[start of Dataset]

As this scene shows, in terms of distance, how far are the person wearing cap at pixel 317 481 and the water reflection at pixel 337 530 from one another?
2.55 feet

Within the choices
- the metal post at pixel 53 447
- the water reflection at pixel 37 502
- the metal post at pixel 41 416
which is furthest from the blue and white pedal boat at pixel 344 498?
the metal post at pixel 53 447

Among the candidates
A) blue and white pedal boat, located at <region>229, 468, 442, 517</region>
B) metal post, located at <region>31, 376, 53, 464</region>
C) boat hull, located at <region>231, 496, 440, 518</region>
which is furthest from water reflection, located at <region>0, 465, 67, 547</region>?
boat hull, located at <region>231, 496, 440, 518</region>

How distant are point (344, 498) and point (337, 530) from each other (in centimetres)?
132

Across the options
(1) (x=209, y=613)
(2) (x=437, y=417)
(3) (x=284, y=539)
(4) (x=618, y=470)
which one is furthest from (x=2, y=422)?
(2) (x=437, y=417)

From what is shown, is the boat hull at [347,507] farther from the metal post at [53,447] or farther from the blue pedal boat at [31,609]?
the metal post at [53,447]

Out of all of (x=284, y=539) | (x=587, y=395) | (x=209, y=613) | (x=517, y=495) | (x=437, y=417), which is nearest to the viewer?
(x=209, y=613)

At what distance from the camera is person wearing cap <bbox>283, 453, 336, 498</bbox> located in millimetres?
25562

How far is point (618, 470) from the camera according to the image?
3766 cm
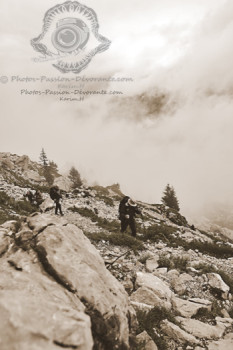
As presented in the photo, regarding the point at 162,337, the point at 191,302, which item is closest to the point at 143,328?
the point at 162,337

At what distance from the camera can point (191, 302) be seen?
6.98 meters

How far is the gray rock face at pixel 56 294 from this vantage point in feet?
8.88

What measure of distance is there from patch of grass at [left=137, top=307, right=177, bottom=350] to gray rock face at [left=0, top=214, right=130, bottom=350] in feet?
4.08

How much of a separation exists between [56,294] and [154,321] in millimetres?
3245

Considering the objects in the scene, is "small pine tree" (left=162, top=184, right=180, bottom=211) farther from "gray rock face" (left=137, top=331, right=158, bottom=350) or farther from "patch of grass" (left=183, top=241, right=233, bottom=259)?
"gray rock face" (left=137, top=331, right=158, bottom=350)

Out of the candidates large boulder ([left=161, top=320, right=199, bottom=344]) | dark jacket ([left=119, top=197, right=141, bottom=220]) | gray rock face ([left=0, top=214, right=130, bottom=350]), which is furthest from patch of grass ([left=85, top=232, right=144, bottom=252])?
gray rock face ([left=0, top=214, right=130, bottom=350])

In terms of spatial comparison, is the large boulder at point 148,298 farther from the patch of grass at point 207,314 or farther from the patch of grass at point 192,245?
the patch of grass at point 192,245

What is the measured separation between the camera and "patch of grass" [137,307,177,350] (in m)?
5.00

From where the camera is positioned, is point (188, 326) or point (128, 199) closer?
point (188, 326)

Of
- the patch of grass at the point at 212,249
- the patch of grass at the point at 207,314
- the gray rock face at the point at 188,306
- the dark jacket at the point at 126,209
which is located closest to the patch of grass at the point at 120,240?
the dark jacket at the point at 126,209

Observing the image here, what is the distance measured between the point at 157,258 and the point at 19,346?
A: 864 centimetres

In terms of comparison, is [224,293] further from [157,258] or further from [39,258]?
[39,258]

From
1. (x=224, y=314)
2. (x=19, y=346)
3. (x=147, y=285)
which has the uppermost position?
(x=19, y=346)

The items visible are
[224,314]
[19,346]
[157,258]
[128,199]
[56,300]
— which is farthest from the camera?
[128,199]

[end of Dataset]

Output exactly the lines between the one containing "Out of the candidates" and the final line above, both inclusive.

Out of the candidates large boulder ([left=161, top=320, right=199, bottom=344]) | dark jacket ([left=119, top=197, right=141, bottom=220]) | gray rock face ([left=0, top=214, right=130, bottom=350]), which is furthest from patch of grass ([left=85, top=232, right=144, bottom=252])?
gray rock face ([left=0, top=214, right=130, bottom=350])

In terms of spatial comparison, is the large boulder at point 148,298 farther from the patch of grass at point 207,314 or farther from the patch of grass at point 192,245?
the patch of grass at point 192,245

What is the measured separation between the camera and "patch of grass" [137,307,177,350] (in m)?
5.00

From where the camera is positioned, is point (188, 326) or point (128, 199) closer?
point (188, 326)

Of
- the patch of grass at the point at 212,249
- the patch of grass at the point at 207,314
- the gray rock face at the point at 188,306
- the dark jacket at the point at 126,209
which is located closest to the patch of grass at the point at 120,240?
the dark jacket at the point at 126,209

Observing the image here, what is the distance measured between the point at 157,258 and the point at 19,346?
A: 864 centimetres

In terms of comparison, is [224,293] further from [157,258] or further from [39,258]?
[39,258]

From
1. (x=224, y=314)
2. (x=19, y=346)
3. (x=147, y=285)
which has the uppermost position?
(x=19, y=346)

The items visible are
[224,314]
[19,346]
[157,258]
[128,199]
[56,300]
— which is farthest from the camera?
[128,199]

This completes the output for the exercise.